Created on 28 Jun 2019 · 7Comments · Source: allenai/allennlp

System:

OS: Ubuntu 18.04.2
Python version: 3.6.7
AllenNLP version: v0.8.4
PyTorch version: 1.1.0

Question

When training a simple language model on GPU I get a big computational performance hit when calculating accuracy metrics.
I've tracked it down to this method:
https://github.com/allenai/allennlp/blob/70fa4aac3762c2de48e1123938ead2c50c0bb99c/allennlp/training/metrics/metric.py#L42-L49

I understand, that detach() is required to avoid connection to computational graph and thus memory leaks. But why tensors are transferred to CPU?

When I remove .cpu(), metrics are calculated much faster and I don't see any significant increase in GPU memory consumption.

Contributions welcome

Source

shtratos

Most helpful comment

I think some of our metrics (including some of our earliest ones, when this functionality was originally written) did some loops and stuff that required being on the CPU, and so this got added to the generic method without realizing that it wasn't necessary everywhere. You're right that it should be removed, but we need to be careful to add it back in whatever place it's actually necessary.

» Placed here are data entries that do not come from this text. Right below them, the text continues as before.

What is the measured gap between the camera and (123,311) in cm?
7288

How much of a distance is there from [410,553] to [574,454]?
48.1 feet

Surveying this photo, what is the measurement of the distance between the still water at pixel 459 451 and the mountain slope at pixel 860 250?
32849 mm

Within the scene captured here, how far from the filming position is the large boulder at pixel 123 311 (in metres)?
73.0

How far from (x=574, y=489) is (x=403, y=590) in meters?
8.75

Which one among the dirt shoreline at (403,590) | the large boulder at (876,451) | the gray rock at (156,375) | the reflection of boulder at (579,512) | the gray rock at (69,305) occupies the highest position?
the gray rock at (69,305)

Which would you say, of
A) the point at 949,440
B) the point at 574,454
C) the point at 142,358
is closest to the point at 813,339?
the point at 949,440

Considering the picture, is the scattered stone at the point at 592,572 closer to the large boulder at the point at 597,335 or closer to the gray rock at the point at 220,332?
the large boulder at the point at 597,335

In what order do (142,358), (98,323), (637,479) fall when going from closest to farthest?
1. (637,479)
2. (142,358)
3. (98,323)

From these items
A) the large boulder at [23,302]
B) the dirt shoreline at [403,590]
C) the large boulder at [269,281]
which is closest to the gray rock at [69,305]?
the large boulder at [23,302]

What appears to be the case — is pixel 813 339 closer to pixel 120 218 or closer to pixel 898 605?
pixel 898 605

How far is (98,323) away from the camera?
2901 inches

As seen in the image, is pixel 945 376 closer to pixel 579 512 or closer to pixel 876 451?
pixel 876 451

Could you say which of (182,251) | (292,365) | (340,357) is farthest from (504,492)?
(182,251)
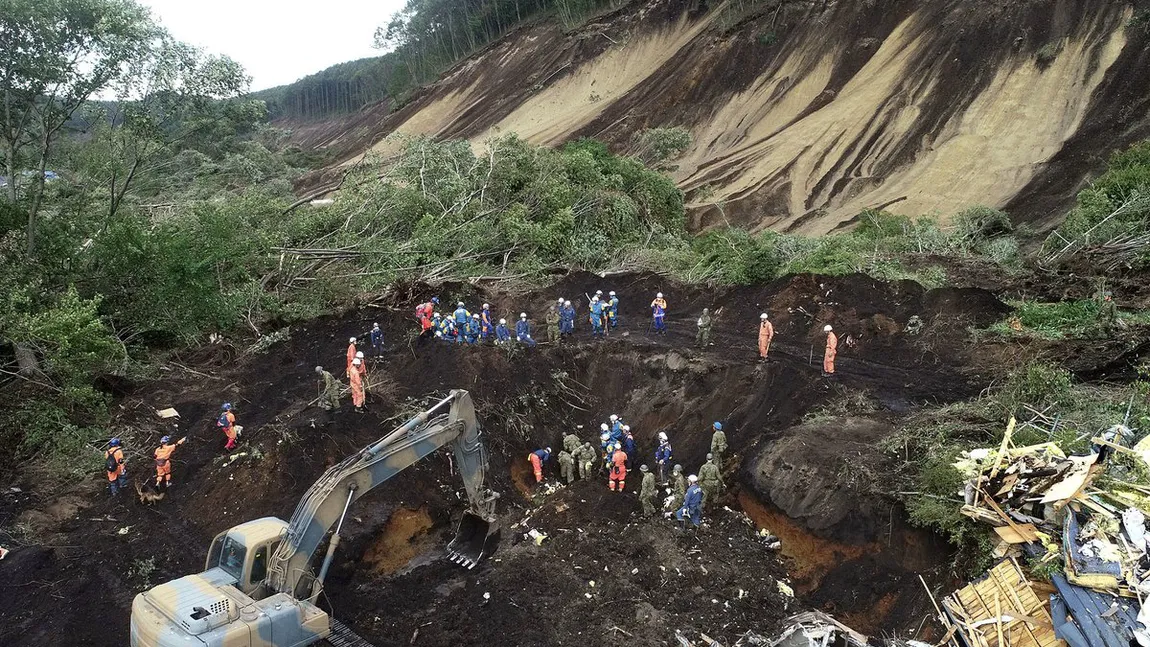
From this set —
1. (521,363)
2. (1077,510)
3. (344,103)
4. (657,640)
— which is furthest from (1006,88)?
(344,103)

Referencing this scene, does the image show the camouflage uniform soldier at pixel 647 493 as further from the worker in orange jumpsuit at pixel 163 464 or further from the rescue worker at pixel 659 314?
the worker in orange jumpsuit at pixel 163 464

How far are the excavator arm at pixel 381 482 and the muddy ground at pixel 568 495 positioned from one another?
0.66 metres

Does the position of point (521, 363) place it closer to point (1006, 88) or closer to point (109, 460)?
point (109, 460)

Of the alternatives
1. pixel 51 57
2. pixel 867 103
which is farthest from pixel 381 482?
pixel 867 103

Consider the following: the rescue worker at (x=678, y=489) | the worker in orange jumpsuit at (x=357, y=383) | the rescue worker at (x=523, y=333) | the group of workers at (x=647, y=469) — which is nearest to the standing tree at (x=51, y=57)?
the worker in orange jumpsuit at (x=357, y=383)

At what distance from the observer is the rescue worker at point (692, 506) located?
11.8 meters

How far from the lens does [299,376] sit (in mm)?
17469

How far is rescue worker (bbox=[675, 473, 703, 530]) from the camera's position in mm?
11758

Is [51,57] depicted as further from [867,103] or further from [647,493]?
[867,103]

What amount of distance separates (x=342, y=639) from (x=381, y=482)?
1.89m

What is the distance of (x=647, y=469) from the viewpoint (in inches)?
528

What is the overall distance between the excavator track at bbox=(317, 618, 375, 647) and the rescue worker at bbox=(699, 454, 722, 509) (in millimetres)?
5568

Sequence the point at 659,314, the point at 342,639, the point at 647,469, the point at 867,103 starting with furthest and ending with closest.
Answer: the point at 867,103
the point at 659,314
the point at 647,469
the point at 342,639

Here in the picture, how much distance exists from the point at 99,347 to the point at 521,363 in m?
7.93
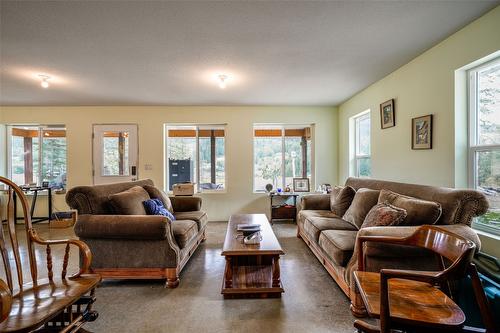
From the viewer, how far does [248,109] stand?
5062 mm

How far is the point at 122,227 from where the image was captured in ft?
7.38

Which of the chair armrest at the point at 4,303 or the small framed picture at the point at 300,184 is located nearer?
the chair armrest at the point at 4,303

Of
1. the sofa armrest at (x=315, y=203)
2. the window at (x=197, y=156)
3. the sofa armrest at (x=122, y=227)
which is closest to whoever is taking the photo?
the sofa armrest at (x=122, y=227)

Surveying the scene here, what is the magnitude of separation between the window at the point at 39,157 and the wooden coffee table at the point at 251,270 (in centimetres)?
460

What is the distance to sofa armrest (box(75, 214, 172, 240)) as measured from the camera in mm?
2244

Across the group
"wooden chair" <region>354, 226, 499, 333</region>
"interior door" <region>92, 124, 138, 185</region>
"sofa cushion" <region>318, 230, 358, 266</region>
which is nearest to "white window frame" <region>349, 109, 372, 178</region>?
"sofa cushion" <region>318, 230, 358, 266</region>

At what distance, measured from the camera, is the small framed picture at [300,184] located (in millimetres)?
5070

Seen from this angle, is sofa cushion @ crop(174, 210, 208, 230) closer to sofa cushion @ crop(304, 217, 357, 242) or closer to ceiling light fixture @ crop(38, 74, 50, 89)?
sofa cushion @ crop(304, 217, 357, 242)

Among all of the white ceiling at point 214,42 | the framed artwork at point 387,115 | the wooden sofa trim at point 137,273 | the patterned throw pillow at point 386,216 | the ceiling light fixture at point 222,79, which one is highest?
the white ceiling at point 214,42

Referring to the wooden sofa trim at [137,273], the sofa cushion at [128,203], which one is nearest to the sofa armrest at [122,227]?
the sofa cushion at [128,203]

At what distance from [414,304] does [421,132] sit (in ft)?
7.11

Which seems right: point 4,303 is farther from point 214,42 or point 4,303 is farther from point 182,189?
point 182,189

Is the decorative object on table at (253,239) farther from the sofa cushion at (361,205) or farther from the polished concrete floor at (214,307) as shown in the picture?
the sofa cushion at (361,205)

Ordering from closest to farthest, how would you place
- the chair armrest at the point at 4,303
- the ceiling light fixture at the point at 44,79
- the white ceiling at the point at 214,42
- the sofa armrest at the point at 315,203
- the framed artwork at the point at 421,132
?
the chair armrest at the point at 4,303 → the white ceiling at the point at 214,42 → the framed artwork at the point at 421,132 → the ceiling light fixture at the point at 44,79 → the sofa armrest at the point at 315,203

This method also made more sense back when pytorch had Variables, and now it's largely unnecessary, or at least misnamed - detach_tensors would be a better name, or a simple call to .detach() inline where this is called.

PR welcome!

matt-gardner on 28 Jun 2019

👍2

All 7 comments

PR welcome!

matt-gardner on 28 Jun 2019

👍2

If I make the change, will tests in CI build pickup any problems where tensors must be on CPU? Or is more complex analysis required?

shtratos on 28 Jun 2019

Our CI only runs on CPU, so this probably won't find all potential problems, unfortunately. I'm not sure what the best way to find this is.

matt-gardner on 28 Jun 2019

This definitely won't work for all of the metrics, because some of them rely on converting tensors in to string labels, which requires the tensors to be on the CPU, e,g:
https://github.com/allenai/allennlp/blob/master/allennlp/training/metrics/span_based_f1_measure.py

The easiest, least overhead way to do this is to make converting the tensors to CPU be optional and have it true by default, with a way to make a metric know that it can run on the GPU.

DeNeutoy on 28 Jun 2019

And when we talk about default options for such a simple function, it definitely makes me think the function should just go.

matt-gardner on 28 Jun 2019

👍1

@matt-gardner, @shtratos we actually do have some limited GPU testing (albeit not on PRs due to having a limited number of GPUs on our TC box). It runs after PRs are merged to master with the intention being to catch issues before we release.

@matt-gardner, you can see the GPU unit tests here.

@shtratos, you can parameterize a test to run only when a GPU is available like this: https://github.com/allenai/allennlp/blob/master/allennlp/tests/training/trainer_test.py#L106 Though you still need to explicitly move your model/tensors to the GPU explicitly.

brendan-ai2 on 28 Jun 2019

@DeNeutoy what if unwrap_to_tensors doesn't send to CPU (or to any device; still detach), but instead the callers that need the tensors in CPU call it? And later consider making those callers work on GPU.

A quick way to test is to change unwrap_to_tensors to send to cuda() instead, and it'll test everything on GPU instead.